Possible Incorrect Accuracy Estimates from HIBAG - Please help !
Closed this issue · 2 comments
It seems that HiBAG does NOT include those samples for accuracy calculation that have alleles that are NOT found in the training model. As an example, I have a training dataset where there are NO copies of the A23:17 allele. However, in my test dataset there are many copies of that allele. I see that any samples that had at least one copy of A23:17 has been removed from the accuracy calculation.
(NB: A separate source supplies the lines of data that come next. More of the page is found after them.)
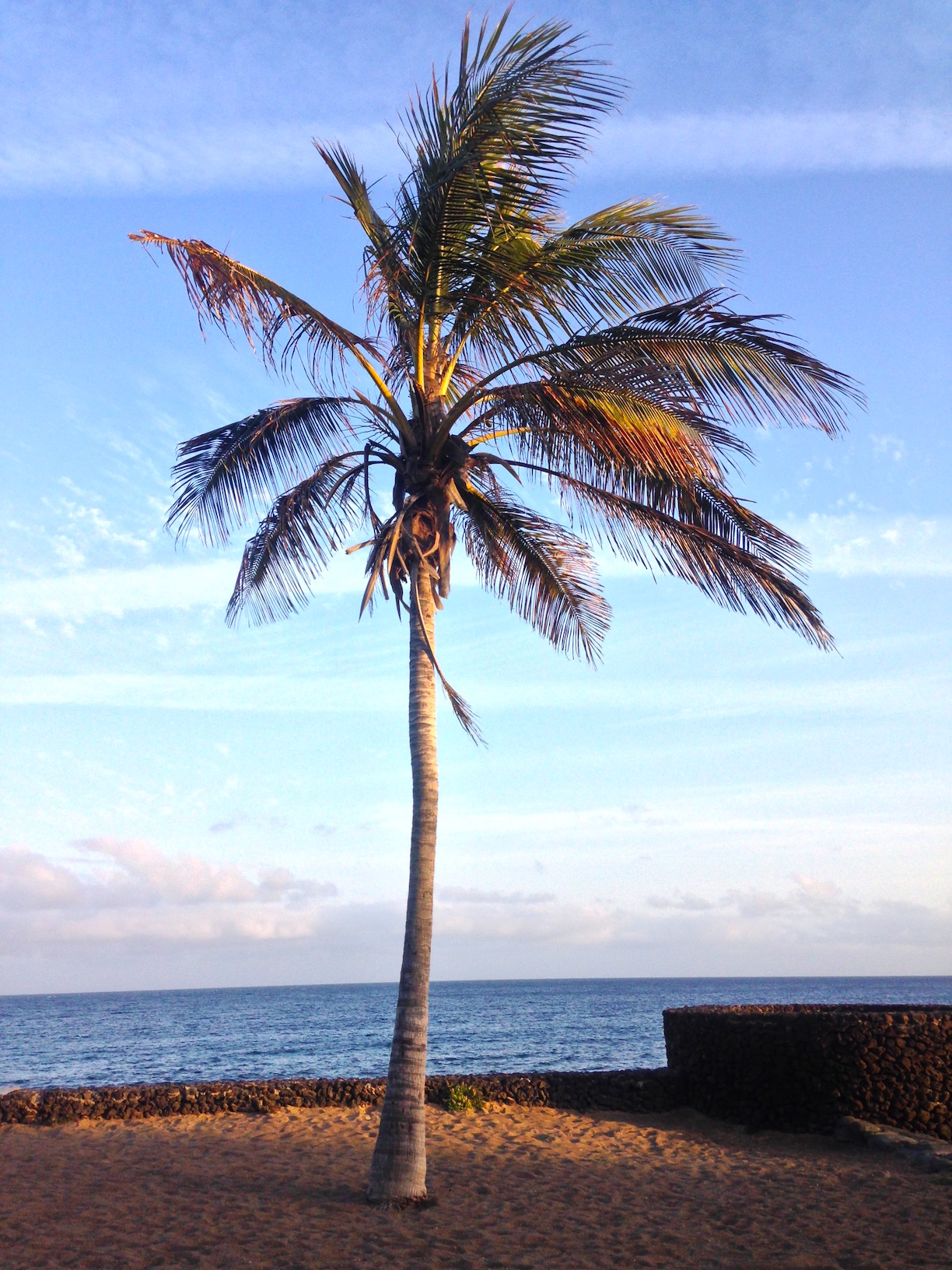 Palm tree on the Costa Teguise, Lanzarote.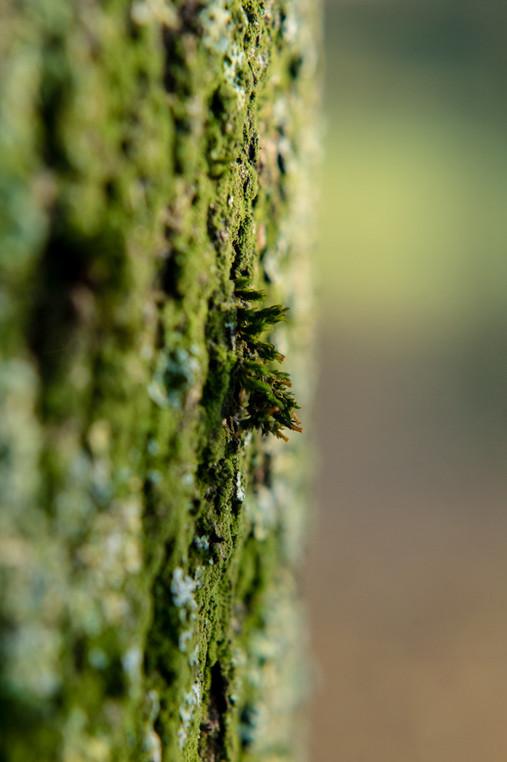 Aimee Kirkham - Nature Reclaiming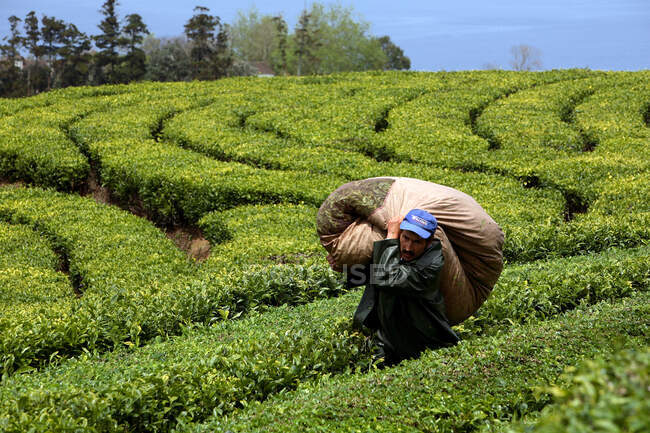 Tea cultivation, Gorreana, Sao Miguel Island, Azores, Portugal, Europe — Stock Photo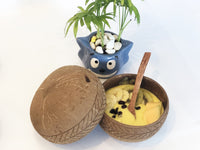 Cocoboo Organic Natural Jumbo Coconut Shell Bowl Gift Set 1 with Bamboo Straw Set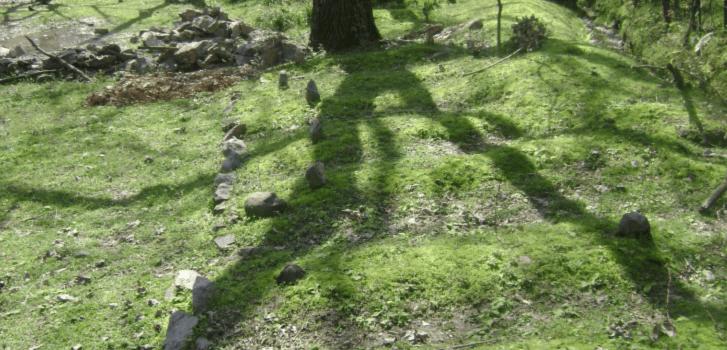 Fosse comuni in Kashmir, dalla Rivista il Mulino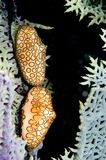 Linguetta Bonaire del fenicottero Fotografia Stock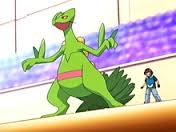 What gender is Ash's Sceptile?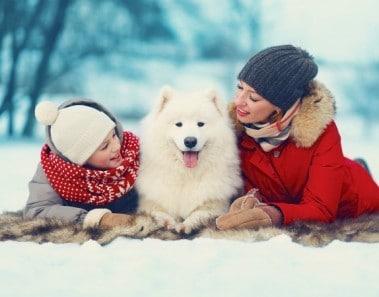 mascotas-navidad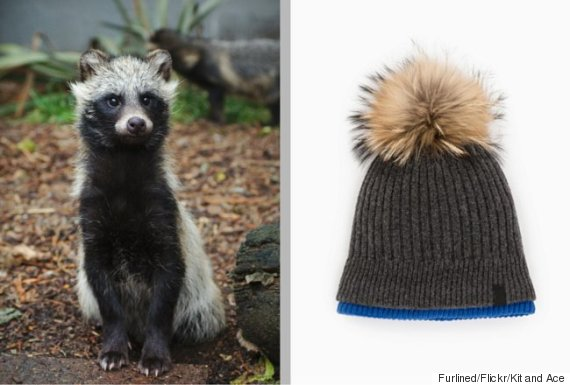 kit and ace fur toque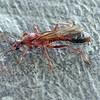 Myrmecia brevinoda male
I am not sure if this is intended or if I am missing something ?
In your example, I don't see any problem:
pred_val <- list(locus="A", value=data.frame(
sample.id=c("HG01890", "HG01894", "HG01896"),
allele1=c("01:01", "23:01", "23:01"),
allele2=c("30:01", "23:01", "23:01"),
stringsAsFactors=FALSE)
)
class(pred_val) <- "hlaAlleleClass"
true_val <- pred_val
true_val$value[3, 3] <- "23:17"
hlaCompareAllele(true_val, pred_val)
hlaCompareAllele()
outputs
$overall
total.num.ind crt.num.ind crt.num.haplo acc.ind acc.haplo call.threshold
1 3 2 5 0.6666667 0.8333333 0
n.call call.rate
1 3 1
$confusion
True
Predict 01:01 23:01 23:17 30:01
01:01 1 0 0 0
23:01 0 3 1 0
23:17 0 0 0 0
30:01 0 0 0 1
... 0 0 0 0
See that acc.haplo=0.8333333
correctly.
By the way, according to HLA p-code, A23:17 and A23:01 are in the same p-coded group.
https://raw.githubusercontent.com/ANHIG/IMGTHLA/Latest/wmda/hla_nom_p.txt
Old HLA typing techniques might not be able to differentiate A23:17 from A23:01.
Sorry I haven't had time to get back to this. I will look at it soon and get back to you or close the issue. Apologize for the delay.